When it comes to the treatment of psoriasis arthritis, most of the dermatologists declared using systemic therapy and a combination of systemic therapy and phototherapy. The most frequently used drugs were methotrexate, followed by biologicals and cyclosporine A. However, not all participants responded to this question; 11% abstained from answering. The guidelines created by the Polish Dermatological Society do not include treatment of psoriasis arthritis because it is the domain of rheumatologists, and dermatologists may not feel confident or have enough experience in this field. As a heterogeneous disease, psoriasis arthritis should be evaluated and managed by a multidisciplinary care unit, not by a dermatologist and rheumatologist separately. A retrospective observational study performed by Urruticoechea-Arana et al. [11] showed that close collaboration between dermatologists and rheumatologists with experience and interest in psoriatic disease facilitates a proper evaluation of the skin and joint condition, subsequently resulting in an earlier diagnosis of psoriasis arthritis and comorbidities, leading to a more comprehensive treatment approach, and finally improving patient satisfaction.

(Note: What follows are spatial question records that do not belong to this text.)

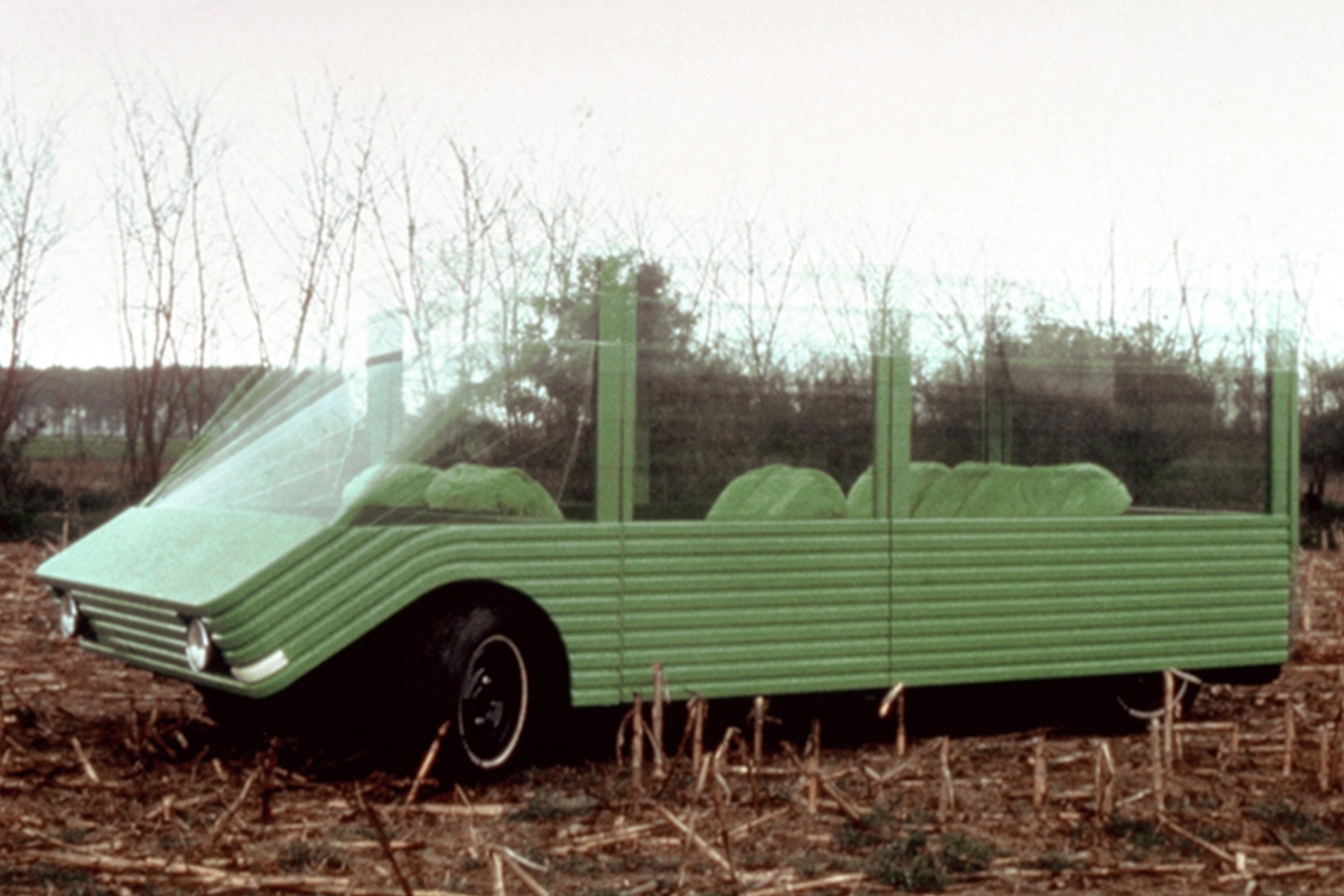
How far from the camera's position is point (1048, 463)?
8180 millimetres

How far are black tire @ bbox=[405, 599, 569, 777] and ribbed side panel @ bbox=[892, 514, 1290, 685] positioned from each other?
1.72m

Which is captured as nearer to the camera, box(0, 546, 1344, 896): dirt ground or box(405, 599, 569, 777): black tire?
box(0, 546, 1344, 896): dirt ground

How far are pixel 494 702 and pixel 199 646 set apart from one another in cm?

In 2008 Nast et al. [12] designed a study in which private-practice dermatologists were asked to provide continuous documentation from every visit by patients with psoriasis vulgaris. The documentation form included, among others: disease activity and treatment choices. It is important to mention that participating dermatologists were offered €250 reimbursement. In total, 54 dermatologists engaged in this study, and 4797 patient visits were documented. For patients with moderate to severe psoriasis, systemic treatment was prescribed in 31%, and in 17% of cases patient received a combination of phototherapy and topical treatment. It was an example of a well-designed study that provided reliable data on treatment pattern of psoriasis. We are also considering a similar study in the future, providing more precise date; however, it would require a sponsor that would cover the expenses.